According to their documentation, here's what you would send:
http://SERVERNAME/ShippingAPITest.dll?API=CityStateLookup&XML=<CityStateLookupRequest%20USERID="xxxxxxx"><ZipCode ID= "0"><Zip5>90210</Zip5></ZipCode></CityStateLookupRequest>
And here's what you would receive back:
<?xml version="1.0"?>
<CityStateLookupResponse>
<ZipCode ID="0">
<Zip5>90210</Zip5>
<City>BEVERLY HILLS</City>
<State>CA</State>
</ZipCode>
</CityStateLookupResponse>
USPS does require that you register with them before you can use the API, but, as far as I could tell, there is no charge for access. By the way, their API has some other features: you can do Address Standardization and Zip Code Lookup, as well as the whole suite of tracking, shipping, labels, etc.
I'll try to answer the question "HOW should I populate...", and not "SHOULD I populate..."
Assuming you are going to do this more than once, you would want to build your own database. This could be nothing more than a text file you downloaded from any of the many sources (see Pentium10 reply here). When you need a city name, you search for the ZIP, and extract the city/state text. To speed things up, you would sort the table in numeric order by ZIP, build an index of lines, and use a binary search.
If you ZIP database looked like (from sourceforge):
"zip code", "state abbreviation", "latitude", "longitude", "city", "state"
"35004", "AL", " 33.606379", " -86.50249", "Moody", "Alabama"
"35005", "AL", " 33.592585", " -86.95969", "Adamsville", "Alabama"
"35006", "AL", " 33.451714", " -87.23957", "Adger", "Alabama"

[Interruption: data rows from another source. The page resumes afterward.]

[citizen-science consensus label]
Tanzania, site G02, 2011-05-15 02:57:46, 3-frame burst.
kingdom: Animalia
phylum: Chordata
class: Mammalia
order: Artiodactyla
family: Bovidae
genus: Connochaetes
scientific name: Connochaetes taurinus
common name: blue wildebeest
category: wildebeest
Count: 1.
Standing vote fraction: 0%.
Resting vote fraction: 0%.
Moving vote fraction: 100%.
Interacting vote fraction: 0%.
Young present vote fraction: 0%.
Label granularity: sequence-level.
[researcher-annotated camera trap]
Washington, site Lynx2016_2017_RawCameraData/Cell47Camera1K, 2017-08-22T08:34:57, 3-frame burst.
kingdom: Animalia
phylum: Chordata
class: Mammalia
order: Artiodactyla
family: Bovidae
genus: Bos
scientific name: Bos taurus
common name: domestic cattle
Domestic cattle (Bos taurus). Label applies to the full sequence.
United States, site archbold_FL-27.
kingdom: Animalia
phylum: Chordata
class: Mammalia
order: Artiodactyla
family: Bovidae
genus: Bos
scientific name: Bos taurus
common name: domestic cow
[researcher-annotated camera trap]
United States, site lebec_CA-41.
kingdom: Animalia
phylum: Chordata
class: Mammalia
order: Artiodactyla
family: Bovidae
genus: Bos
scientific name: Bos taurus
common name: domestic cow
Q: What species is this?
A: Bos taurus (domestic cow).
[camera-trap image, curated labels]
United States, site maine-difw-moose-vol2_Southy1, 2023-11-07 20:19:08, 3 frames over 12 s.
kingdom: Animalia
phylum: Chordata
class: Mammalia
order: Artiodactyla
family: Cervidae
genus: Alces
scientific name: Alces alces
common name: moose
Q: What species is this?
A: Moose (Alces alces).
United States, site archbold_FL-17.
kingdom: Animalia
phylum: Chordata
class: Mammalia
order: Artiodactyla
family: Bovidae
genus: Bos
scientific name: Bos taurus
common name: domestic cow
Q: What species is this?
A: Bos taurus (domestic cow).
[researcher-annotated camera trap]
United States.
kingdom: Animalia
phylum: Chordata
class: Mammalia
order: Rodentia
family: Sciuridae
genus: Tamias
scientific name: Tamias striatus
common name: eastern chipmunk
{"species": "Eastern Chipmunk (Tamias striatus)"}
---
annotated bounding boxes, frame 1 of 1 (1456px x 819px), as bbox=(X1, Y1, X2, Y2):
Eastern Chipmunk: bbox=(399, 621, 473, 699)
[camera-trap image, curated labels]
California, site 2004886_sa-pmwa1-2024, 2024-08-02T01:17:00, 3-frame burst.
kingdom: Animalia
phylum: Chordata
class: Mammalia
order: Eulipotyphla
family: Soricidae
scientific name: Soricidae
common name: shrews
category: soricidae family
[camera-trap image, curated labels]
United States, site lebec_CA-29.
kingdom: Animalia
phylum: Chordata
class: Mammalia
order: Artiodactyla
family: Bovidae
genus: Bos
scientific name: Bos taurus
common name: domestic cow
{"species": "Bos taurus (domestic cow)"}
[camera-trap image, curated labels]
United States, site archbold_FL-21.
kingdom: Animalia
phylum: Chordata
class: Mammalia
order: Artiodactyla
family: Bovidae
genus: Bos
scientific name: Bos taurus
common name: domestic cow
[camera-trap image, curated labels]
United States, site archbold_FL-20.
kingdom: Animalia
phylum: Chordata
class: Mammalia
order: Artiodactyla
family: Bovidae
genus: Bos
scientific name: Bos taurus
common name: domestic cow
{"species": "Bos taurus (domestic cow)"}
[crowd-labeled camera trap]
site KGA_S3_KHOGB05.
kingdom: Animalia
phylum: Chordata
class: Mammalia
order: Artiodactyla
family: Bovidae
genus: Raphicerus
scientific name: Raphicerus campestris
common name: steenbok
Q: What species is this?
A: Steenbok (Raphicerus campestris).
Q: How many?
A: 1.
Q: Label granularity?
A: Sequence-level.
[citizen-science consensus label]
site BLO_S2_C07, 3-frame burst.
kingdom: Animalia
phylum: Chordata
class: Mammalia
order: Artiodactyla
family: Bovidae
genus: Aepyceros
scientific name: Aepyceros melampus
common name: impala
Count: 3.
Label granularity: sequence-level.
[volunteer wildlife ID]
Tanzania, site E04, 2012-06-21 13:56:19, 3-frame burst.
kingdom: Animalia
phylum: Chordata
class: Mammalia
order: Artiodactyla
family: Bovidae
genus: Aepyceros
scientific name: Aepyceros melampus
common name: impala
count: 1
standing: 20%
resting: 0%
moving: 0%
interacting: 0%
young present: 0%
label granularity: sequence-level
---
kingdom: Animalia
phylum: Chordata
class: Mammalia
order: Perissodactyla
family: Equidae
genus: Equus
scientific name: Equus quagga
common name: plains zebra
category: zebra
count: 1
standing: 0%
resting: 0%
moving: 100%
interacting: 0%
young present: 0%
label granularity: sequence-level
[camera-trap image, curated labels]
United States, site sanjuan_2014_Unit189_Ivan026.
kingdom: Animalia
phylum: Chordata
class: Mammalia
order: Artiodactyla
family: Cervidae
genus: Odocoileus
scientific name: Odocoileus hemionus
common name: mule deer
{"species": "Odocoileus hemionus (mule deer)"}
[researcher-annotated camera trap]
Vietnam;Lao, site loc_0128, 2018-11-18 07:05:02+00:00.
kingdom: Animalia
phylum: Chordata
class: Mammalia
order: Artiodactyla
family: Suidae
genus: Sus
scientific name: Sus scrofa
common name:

The most simple-minded extraction from the text would go something like
$zipLine = lookup($ZIP);
if($zipLine) {
$fields = explode(", ", $zipLine);
$city = $fields[4];
$state = $fields[5];
} else {
die "$ZIP not found";
}
If you are just playing with text in PHP, that's all you need. But if you have a database application, you would do everything in SQL. Further details on your application may elicit more detailed responses.